Sepidehsheybani commented 2 months ago

same problem, not able to save check points: Traceback (most recent call last): File "/home2/s225139/.conda/envs/CellBender/lib/python3.8/site-packages/cellbender/remove_background/checkpoint.py", line 115, in save_checkpoint torch.save(model_obj, filebase + '_model.torch') File "/home2/s225139/.conda/envs/CellBender/lib/python3.8/site-packages/torch/serialization.py", line 628, in save _save(obj, opened_zipfile, pickle_module, pickle_protocol, _disable_byteorder_record) File "/home2/s225139/.conda/envs/CellBender/lib/python3.8/site-packages/torch/serialization.py", line 840, in _save pickler.dump(obj) TypeError: cannot pickle 'weakref' object

lesolano commented 2 months ago

No solution, but I am encountering the same error. I have tested on v0.3.2, v0.3.0 and v0.2.2. Version 0.2.2 produces expected outputs, while the more recent versions produce the errors seen above.
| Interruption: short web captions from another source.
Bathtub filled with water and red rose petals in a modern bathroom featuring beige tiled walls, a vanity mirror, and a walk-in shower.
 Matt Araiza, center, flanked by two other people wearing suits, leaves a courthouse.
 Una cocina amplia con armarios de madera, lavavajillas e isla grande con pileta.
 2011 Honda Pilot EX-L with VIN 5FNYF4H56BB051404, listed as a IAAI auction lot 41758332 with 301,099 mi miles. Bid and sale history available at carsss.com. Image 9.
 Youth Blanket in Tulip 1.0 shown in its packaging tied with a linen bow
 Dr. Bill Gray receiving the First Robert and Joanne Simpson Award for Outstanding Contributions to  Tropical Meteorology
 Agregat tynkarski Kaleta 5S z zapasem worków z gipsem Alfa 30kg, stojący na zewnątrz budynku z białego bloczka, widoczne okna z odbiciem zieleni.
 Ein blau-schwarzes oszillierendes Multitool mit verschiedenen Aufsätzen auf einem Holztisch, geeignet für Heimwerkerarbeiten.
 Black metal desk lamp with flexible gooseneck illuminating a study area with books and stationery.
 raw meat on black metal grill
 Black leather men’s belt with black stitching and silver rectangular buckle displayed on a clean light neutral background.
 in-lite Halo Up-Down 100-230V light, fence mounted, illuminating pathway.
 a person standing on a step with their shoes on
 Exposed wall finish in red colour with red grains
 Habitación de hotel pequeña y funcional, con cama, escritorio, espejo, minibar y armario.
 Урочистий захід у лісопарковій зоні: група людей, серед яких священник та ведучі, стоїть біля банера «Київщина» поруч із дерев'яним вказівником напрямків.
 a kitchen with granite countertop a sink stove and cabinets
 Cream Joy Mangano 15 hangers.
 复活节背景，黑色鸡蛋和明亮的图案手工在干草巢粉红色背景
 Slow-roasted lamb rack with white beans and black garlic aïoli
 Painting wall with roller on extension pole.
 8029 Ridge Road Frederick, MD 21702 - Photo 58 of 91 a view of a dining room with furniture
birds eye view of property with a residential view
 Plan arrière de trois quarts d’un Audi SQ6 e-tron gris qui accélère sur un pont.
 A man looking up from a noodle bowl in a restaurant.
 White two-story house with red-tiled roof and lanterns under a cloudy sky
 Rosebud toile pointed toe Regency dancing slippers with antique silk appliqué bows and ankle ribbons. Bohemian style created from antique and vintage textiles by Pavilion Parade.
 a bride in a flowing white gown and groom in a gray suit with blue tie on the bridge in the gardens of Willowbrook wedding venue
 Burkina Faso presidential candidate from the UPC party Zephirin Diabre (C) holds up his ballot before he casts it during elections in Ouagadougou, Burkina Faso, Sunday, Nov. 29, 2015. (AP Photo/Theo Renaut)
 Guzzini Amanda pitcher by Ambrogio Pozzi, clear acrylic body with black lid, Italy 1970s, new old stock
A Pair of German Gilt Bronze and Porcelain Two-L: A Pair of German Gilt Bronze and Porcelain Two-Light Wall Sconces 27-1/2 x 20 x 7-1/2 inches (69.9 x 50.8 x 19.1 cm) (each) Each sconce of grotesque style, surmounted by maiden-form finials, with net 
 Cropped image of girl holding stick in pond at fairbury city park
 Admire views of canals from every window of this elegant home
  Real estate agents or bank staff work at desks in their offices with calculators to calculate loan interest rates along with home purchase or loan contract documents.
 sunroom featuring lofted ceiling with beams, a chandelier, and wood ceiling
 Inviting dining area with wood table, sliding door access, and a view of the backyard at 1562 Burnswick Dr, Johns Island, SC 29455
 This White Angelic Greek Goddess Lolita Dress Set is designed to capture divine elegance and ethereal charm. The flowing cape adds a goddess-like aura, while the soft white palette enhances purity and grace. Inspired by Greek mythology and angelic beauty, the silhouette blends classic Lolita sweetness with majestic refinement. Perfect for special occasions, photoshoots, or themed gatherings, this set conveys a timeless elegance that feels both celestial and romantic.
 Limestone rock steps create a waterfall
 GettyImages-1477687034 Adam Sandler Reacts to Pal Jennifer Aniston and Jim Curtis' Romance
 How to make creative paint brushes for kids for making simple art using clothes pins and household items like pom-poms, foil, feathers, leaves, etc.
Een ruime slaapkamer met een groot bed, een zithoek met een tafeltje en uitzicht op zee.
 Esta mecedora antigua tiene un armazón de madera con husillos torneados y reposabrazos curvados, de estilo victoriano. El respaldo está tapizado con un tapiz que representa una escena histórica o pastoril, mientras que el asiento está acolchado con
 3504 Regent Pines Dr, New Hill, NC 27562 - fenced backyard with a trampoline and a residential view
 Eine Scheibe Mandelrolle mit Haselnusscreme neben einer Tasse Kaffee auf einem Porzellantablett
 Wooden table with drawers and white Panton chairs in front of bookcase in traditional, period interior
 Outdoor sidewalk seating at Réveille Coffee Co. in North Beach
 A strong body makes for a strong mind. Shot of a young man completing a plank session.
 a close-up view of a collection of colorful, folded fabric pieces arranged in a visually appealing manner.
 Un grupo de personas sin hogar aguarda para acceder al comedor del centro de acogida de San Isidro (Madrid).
abbey-green commented 1 month ago

I am also experiencing the same issue

aimutishammy commented 1 month ago

Same error.

abbey-green commented 1 month ago

I got it working- it's a version error. I am using python 3.7.12, cellbender version 0.3.0, torch 1.13.1

Sepidehsheybani commented 1 month ago

I got it working- it's a version error. I am using python 3.7.12, cellbender version 0.3.0, torch 1.13.1

Thank you, I will try it.

aimutishammy commented 1 month ago

I got it working- it's a version error. I am using python 3.7.12, cellbender version 0.3.0, torch 1.13.1

This combination works for me. Thanks!

antsmer commented 2 weeks ago

I got it working- it's a version error. I am using python 3.7.12, cellbender version 0.3.0, torch 1.13.1

Does anyone who got it working mind sharing what scipy version they are using? After using these three at the versions listed I get an error 'ValueError: row index exceeds matrix dimensions' which I'm hoping with be a quick fix after I switch to the correct scipy version. Thanks!